(DOCUMENT SEGMENT Opens)

# Mess in vermont



## riverwalkland (Dec 26, 2007)

What a messy storm. This first picture is of my own driveway. I ended up plowing more water and dirt than snow. Gotta Love ice storms.










This next storm is another of my LIMESTONE driveway... last time i checked limestone was white not brown :-(










I stuck my foot in a hole to show how bad the plow was ripping up the dirt. I didnt even have the plow all the way down...










This pic shows how the ice is taking out some nice trees in the area.


----------



## riverwalkland (Dec 26, 2007)

If you look closely, you can see in this picture that this branch ripped the cable line right off this guys house.










This is one of many austrian pines I spent a lot of time shaping this summer for one of my clients. It is now sitting in their driveway.










I was without power from last night around 10 to today around 2pm today. Not a big deal, but I've gone for a walk in the woods, and there are a few really nice trees ruined. I planted a lot of trees last summer, I hope they are okay!

(DOCUMENT SEGMENT Closes)
(DATA SECTION Opens)

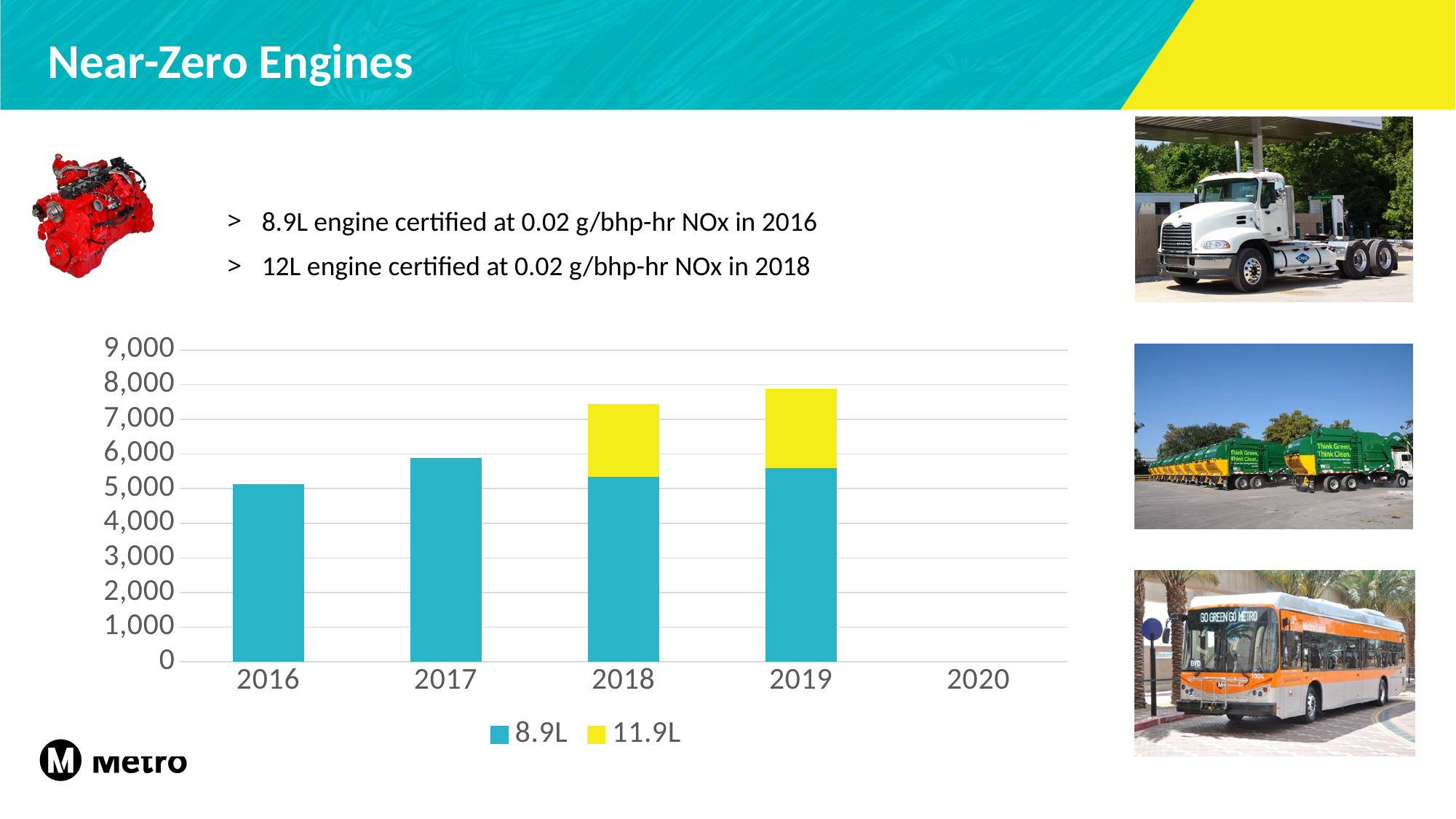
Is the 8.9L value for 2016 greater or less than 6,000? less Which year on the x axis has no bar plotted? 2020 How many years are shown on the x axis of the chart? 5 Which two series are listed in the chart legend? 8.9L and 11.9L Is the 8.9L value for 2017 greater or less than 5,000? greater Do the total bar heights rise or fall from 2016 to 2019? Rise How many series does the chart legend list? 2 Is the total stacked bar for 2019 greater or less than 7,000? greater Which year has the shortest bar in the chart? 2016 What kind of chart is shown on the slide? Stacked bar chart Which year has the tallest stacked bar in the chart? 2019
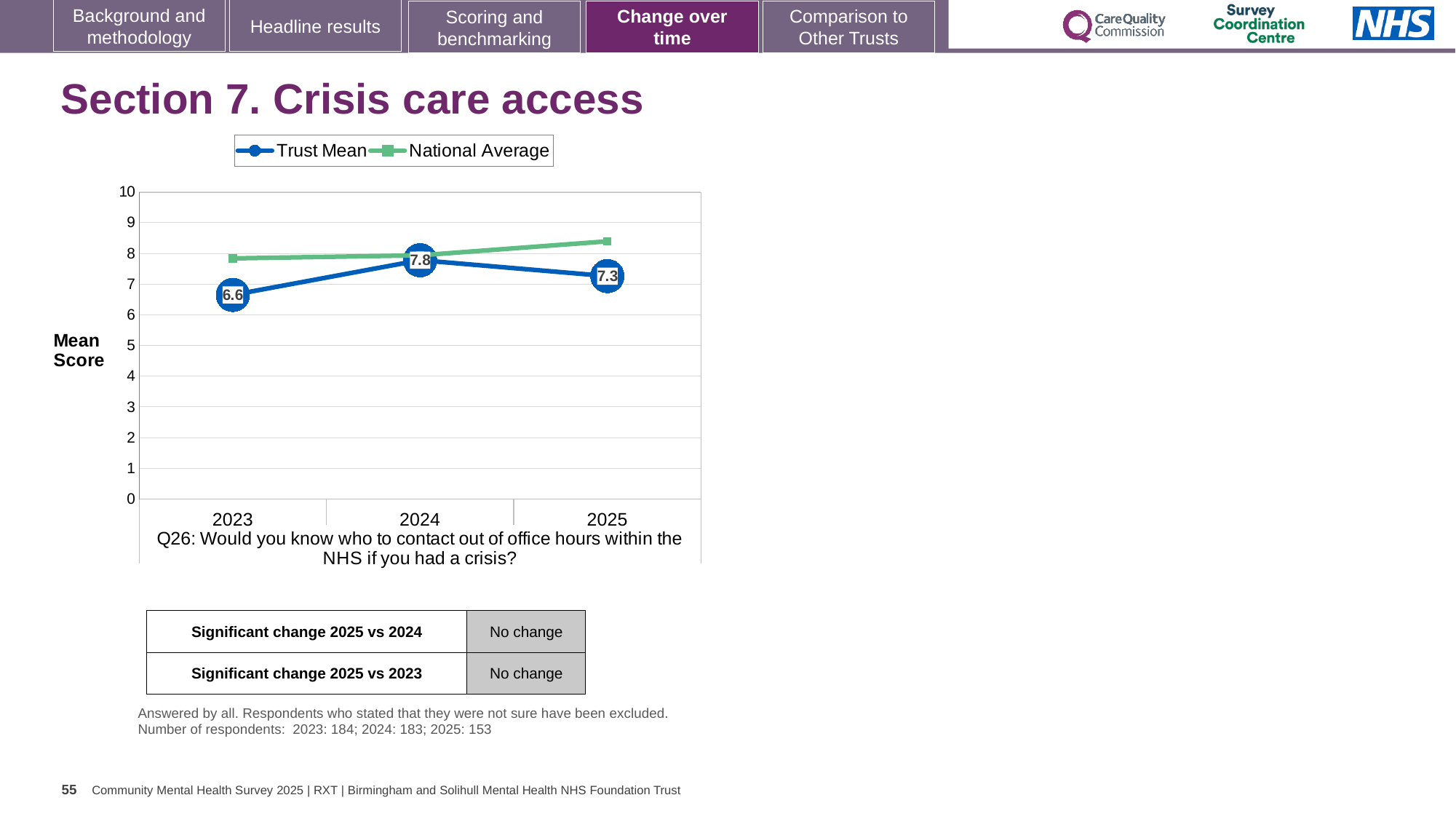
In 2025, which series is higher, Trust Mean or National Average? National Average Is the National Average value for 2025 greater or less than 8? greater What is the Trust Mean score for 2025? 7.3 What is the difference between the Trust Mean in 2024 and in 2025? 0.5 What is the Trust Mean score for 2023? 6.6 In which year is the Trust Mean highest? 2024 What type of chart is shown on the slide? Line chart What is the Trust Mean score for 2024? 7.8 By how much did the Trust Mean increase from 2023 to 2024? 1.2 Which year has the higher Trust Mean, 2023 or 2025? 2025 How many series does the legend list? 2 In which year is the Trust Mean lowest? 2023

(DATA SECTION Closes)

## [PROBLEMS TO SOLVE]
#1 In the Vermont ice storm thread:
(a) What color does the poster say limestone is?
(b) What did the branch rip off the house?
(c) Where is the Austrian pine now?
#2 Carry on the forum thread about the Vermont ice storm from its last sentence.

## [ANSWER LIST]
#1
(a) White.
(b) The cable line.
(c) In the client's driveway.

#2
----------



## nicksplowing (Oct 5, 2005)

*nice pictures at least you got to do some plowing*


----------



## riverwalkland (Dec 26, 2007)

Yes, SOME. I ended up only plowing paved driveways. The snow was melty, so itsunk into those and was not really deep enough for my trigger. The paved ones had enough, so I hit them. I also spent some time cutting trees and hauling branches...


----------



## mike psd (Aug 12, 2007)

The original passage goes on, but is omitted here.